Requests:
- 1) In the bug report on PCA scoring, what does the ValueError message say when n_components is set below n_features?
- 2) Set down the stretch of the PCA bug report from "This comes partly" through "pca.fit(X_digits)", word for word.

# Start of Selected text

Description
Description
I am trying to find the log-likelihood of observing data under a specific model that has n_components < n_features. I am using the score function under the decomposition.PCA class. This function works fine if I set n_components = n_features in the data, however when I set n_components < n_features and try to evaluate the score after the PCA fit I get a ValueError in the data that says "array must not contain infs or NaNs". However a np.isfinite(X).all() returns true for the data I am using. I can trace the error back to calculating the precision of the data and it encounters a division by zero some where. Even if I transform the data into the lower dimension basis and try to run the score on that it still gives an error.
This comes partly from trying to understand how this example evaluates the score of pca's with different number of components and trying to reproduce it manually.
Steps/Code to Reproduce
Example:
from sklearn import decomposition, datasets
digits = datasets.load_digits()
X_digits = digits.data
y_digits = digits.target
pca = decomposition.PCA(n_components=30)
pca.fit(X_digits)
print('score =',pca.score(X_digits))
Versions
Linux-4.4.0-38-generic-x86_64-with-debian-jessie-sid
Python 3.5.1 |Anaconda 2.4.1 (64-bit)| (default, Dec 7 2015, 11:16:01)
[GCC 4.4.7 20120313 (Red Hat 4.4.7-1)]
NumPy 1.11.2
SciPy 0.18.1
Scikit-Learn 0.18a

# End of Selected text
# Start of Dataset records

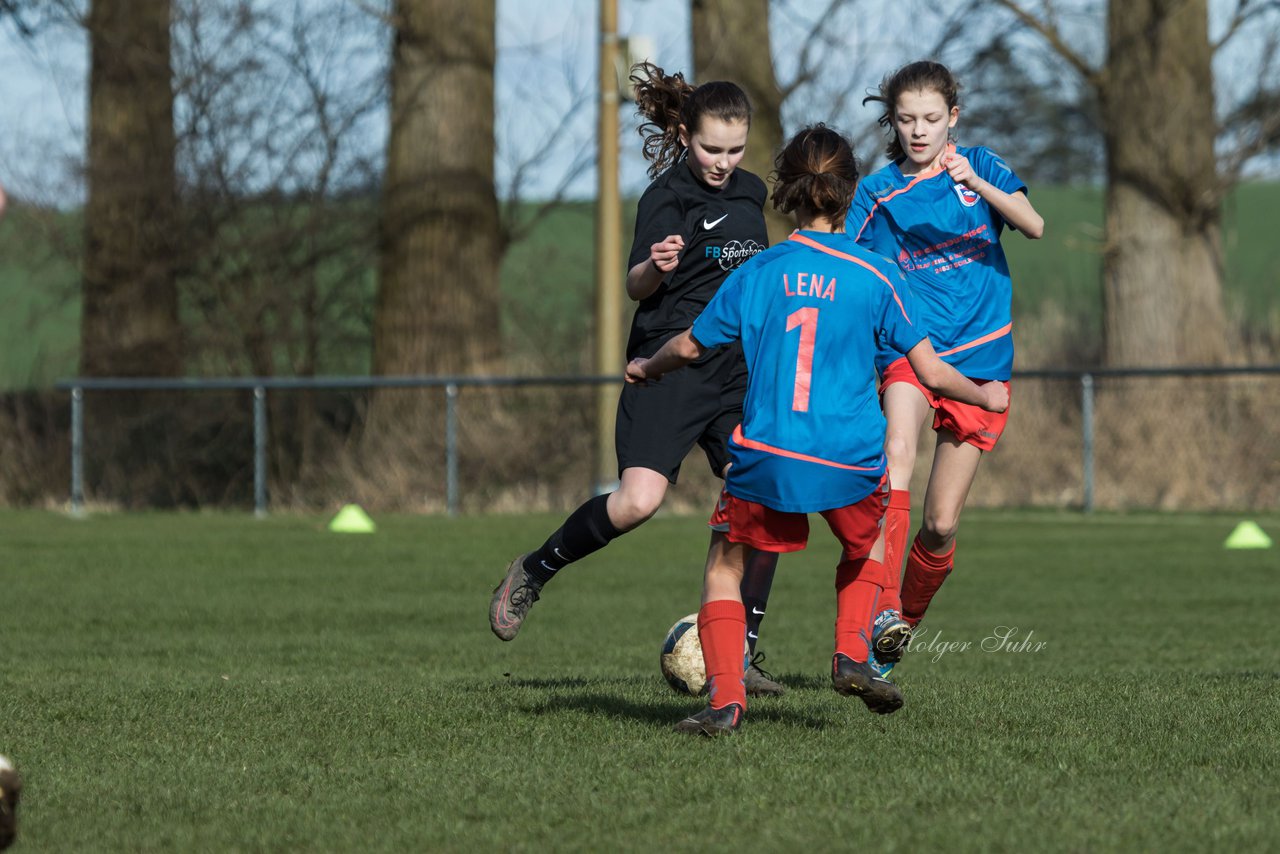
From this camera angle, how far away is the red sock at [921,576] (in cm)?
690

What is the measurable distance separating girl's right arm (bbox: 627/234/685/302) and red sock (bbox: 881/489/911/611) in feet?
3.48

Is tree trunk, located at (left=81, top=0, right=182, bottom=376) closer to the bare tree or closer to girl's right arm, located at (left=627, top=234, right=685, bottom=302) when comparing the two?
the bare tree

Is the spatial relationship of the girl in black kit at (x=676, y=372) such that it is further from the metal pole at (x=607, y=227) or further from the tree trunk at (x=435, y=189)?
the tree trunk at (x=435, y=189)

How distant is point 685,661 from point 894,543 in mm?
877

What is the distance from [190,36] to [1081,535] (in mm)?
11109

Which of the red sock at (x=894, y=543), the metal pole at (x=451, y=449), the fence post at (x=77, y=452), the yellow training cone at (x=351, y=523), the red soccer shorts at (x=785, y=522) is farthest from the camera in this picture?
the fence post at (x=77, y=452)

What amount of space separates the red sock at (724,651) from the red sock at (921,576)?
1.75m

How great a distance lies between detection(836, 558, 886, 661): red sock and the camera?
532 cm

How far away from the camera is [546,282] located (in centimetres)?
2302

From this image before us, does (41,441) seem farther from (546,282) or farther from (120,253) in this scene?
(546,282)

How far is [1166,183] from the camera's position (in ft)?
64.7

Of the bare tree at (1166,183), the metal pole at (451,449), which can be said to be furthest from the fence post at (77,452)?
the bare tree at (1166,183)

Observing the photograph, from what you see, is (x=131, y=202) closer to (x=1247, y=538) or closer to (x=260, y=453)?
(x=260, y=453)

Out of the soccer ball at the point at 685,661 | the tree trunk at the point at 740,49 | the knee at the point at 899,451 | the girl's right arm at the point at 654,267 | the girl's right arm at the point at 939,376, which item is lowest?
the soccer ball at the point at 685,661
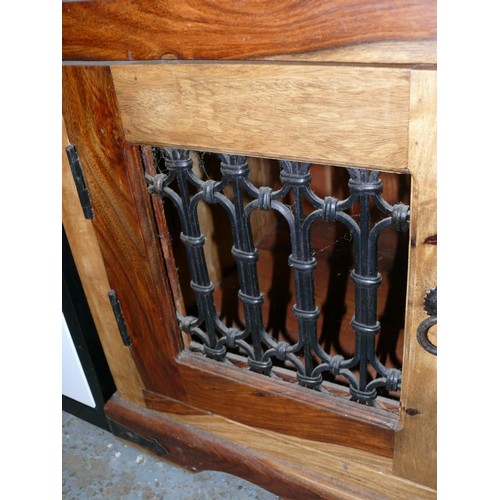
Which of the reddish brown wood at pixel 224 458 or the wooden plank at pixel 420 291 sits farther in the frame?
the reddish brown wood at pixel 224 458

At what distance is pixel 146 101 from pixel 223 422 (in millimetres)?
679

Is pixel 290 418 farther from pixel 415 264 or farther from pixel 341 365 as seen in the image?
pixel 415 264

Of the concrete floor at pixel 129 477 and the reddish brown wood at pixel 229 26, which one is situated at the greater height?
the reddish brown wood at pixel 229 26

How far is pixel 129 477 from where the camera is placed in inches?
49.3

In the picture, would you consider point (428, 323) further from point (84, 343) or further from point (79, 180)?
point (84, 343)

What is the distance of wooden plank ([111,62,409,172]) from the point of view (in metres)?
0.61

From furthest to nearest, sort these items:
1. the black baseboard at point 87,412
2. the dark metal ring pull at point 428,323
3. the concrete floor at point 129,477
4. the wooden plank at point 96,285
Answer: the black baseboard at point 87,412
the concrete floor at point 129,477
the wooden plank at point 96,285
the dark metal ring pull at point 428,323

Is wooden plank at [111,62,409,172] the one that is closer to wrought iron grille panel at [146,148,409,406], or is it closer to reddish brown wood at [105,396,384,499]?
wrought iron grille panel at [146,148,409,406]

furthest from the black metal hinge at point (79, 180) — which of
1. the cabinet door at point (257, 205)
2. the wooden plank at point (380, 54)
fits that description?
the wooden plank at point (380, 54)

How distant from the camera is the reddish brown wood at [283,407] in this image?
91 cm

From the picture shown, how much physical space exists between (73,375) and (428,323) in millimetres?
887

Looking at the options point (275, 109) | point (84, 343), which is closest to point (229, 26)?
point (275, 109)

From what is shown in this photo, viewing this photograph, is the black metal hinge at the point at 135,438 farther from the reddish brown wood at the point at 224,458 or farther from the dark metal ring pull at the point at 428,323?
the dark metal ring pull at the point at 428,323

# End of Dataset records

Per-task outputs:
- 1) "array must not contain infs or NaNs"

- 2)
This comes partly from trying to understand how this example evaluates the score of pca's with different number of components and trying to reproduce it manually.
Steps/Code to Reproduce
Example:
from sklearn import decomposition, datasets
digits = datasets.load_digits()
X_digits = digits.data
y_digits = digits.target
pca = decomposition.PCA(n_components=30)
pca.fit(X_digits)